Misconfigurations are a constant threat and probably the most underestimated one. A single wrong setting on a storage bucket, a database left publicly accessible, a firewall rule that’s too broad; these are real incidents that happen every day, and they cost a lot more than they look.
A firewall controls which devices or systems can send or receive data (packets) over a network. It filters traffic at the network layer based on security rules, allowing or blocking connections to protect the system.
Access control is not optional. You need to know exactly who has the right to view, modify, and delete your data, and that list should be as short as possible.
The most common cloud security mistakes are boring and ordinary. Weak or reused credentials. No multi-factor authentication. Over-permissioned accounts that follow the “just give it admin access” logic. Unencrypted data at rest. No logging.
MFA (multi-factor authentication) is a second verification step (e.g., a code sent to your phone).
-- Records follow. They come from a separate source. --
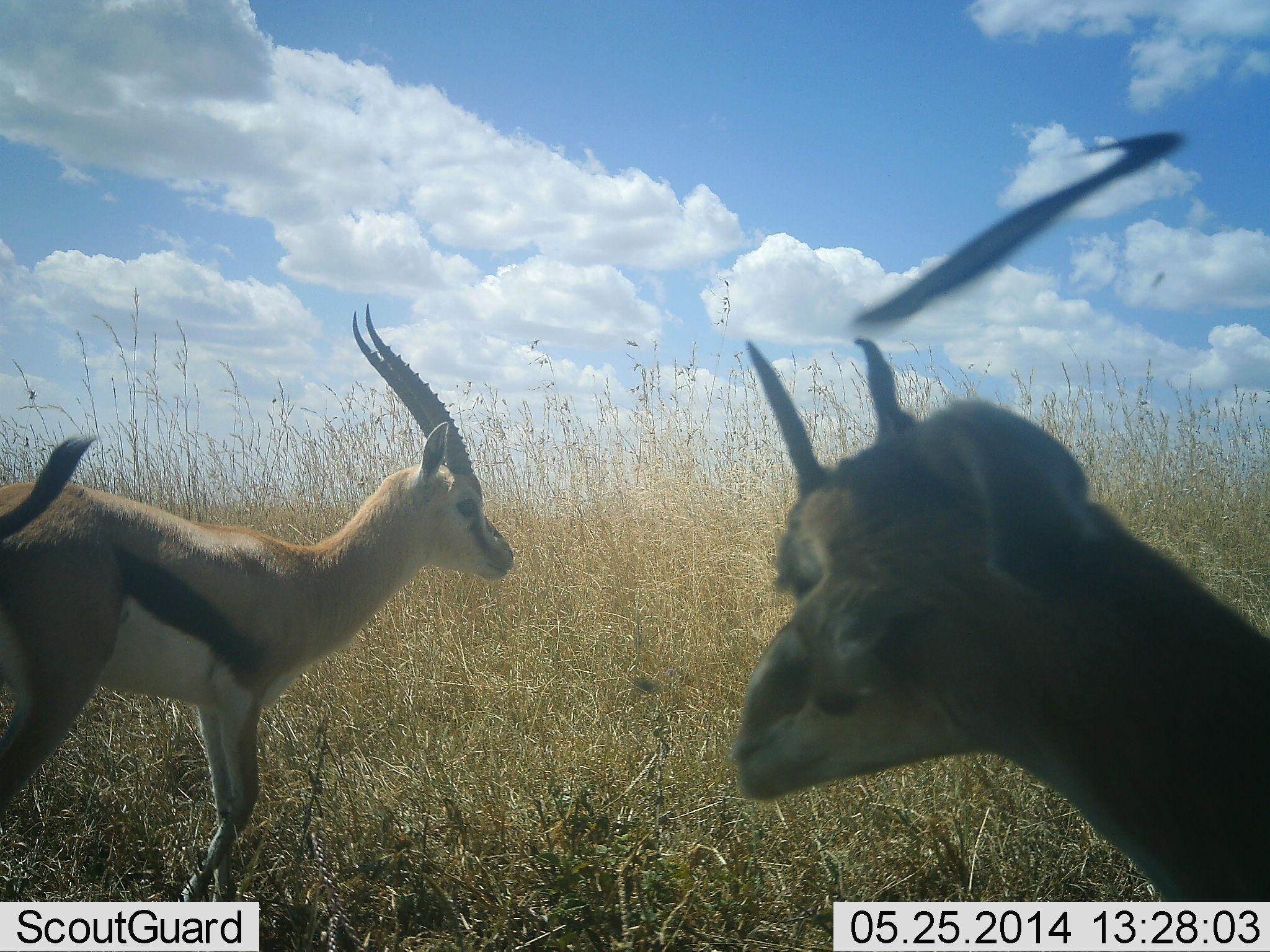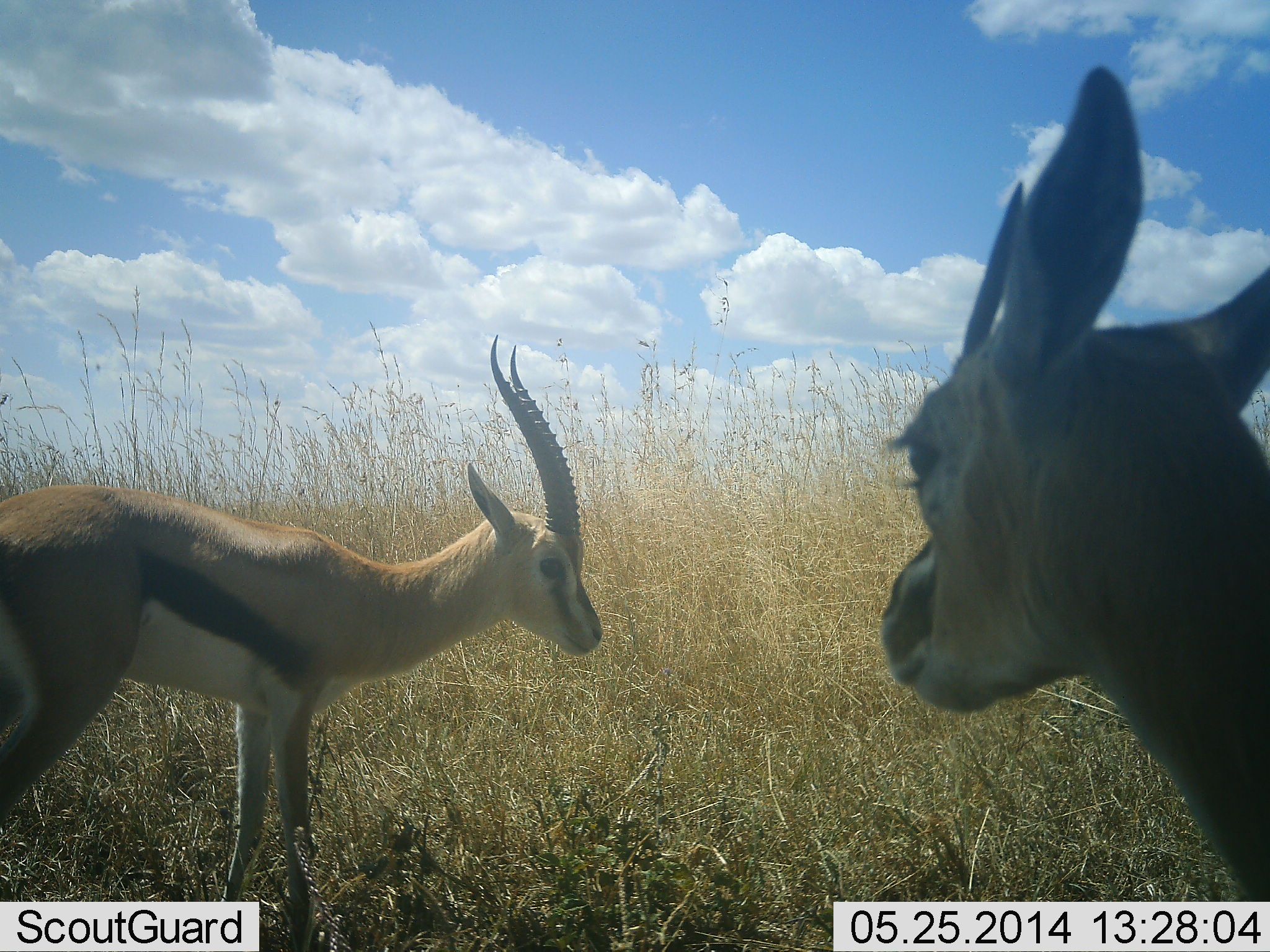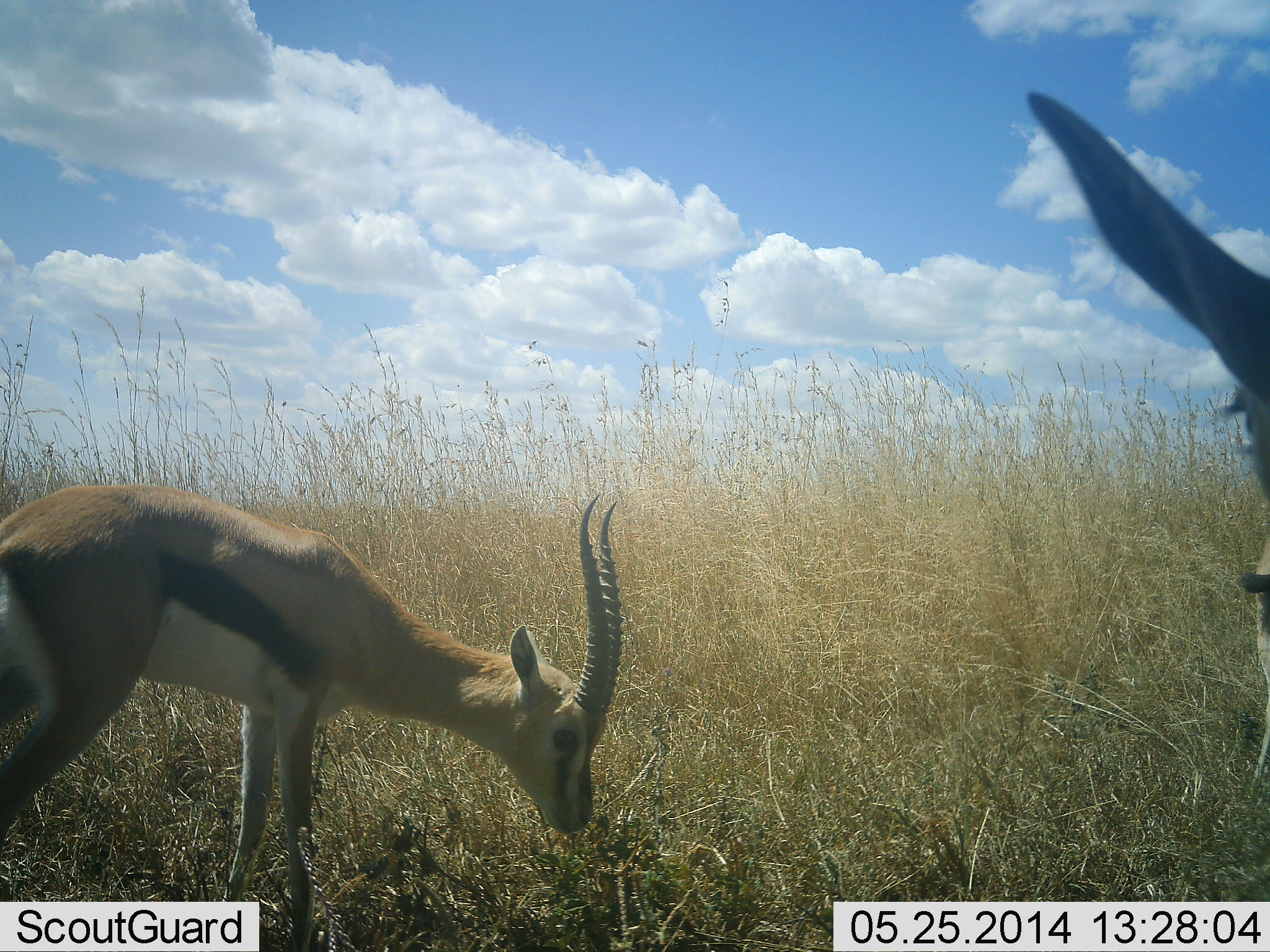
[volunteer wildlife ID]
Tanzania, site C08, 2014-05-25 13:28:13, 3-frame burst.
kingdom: Animalia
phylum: Chordata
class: Mammalia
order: Artiodactyla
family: Bovidae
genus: Eudorcas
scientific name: Eudorcas thomsonii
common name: thomson's gazelle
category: gazellethomsons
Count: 2.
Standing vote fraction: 100%.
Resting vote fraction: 0%.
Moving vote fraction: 0%.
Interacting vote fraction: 0%.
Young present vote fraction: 10%.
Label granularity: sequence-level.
So on paper, the customer doesn’t have much responsibility, but those annoying, mundane tasks are exactly what gets overlooked, and overlooking them is what causes data breaches.
To be fair, Amazon and Microsoft servers are not fully secure either. Even if you do everything right on your end, they have been hacked before. They are not black boxes.
Securing cloud from the customer side is not hard, but a single small mistake can cause more damage than a traditional server breach. Everything being connected is an advantage, but it also means breaches spread further and faster.
Minimalism on Cloud
Not the aesthetic, the philosophy. And it actually works really well in cloud environments.
We’re borrowing just one core idea from minimalism: own less, control more. That’s it. No lifestyle changes, no decluttering your tools.
Cloud is a bloated ship by default. Providers want you to use more services because more services mean bigger bills. But using less actually improves both usability and security, fewer services means a smaller attack surface, less to maintain, and less to pay for.
I know some people are allergic to hearing the word minimalism, so let me be specific about what I mean here.
IAM is essentially a permission system, who gets access to what. The minimalist principle applies directly: give people the least privilege possible. Only what they need, nothing more. Every extra permission is a potential entry point you don’t need to have open.
IAM (Identity and Access Management) is a system that controls who can access what in a service. It lets you create users, assign roles, and set permissions so people or apps only have access to the resources they actually need.
Services are great tools when you actually need them, but every new service comes with a cost. A new service to secure, a new thing to configure, a new line on your bill. Too many services means harder maintenance, more people needed to manage them, and exponentially bigger bills. Misconfigure one and it can take down parts of your project.
The move is simple. Don’t start a service until you’re sure you need it. Shut down services you’re not using. Don’t let the cloud own you, you own it.
Conclusion
This is a standalone article written for customers; not engineers, not people working at AWS or Microsoft or anywhere else in the industry.
The goal of this article was simple: give a general overview of what cloud actually is, share some personal opinions, and cover what I do to keep bills manageable and attack surface small.
It’s not a technical deep dive, and intentionally so. This blog usually goes pretty low level, but think of this one as a quick introduction for everyone.
I plan to prepare more cloud articles before starting the reverse engineering category. Each one will get more technical and detailed as we go.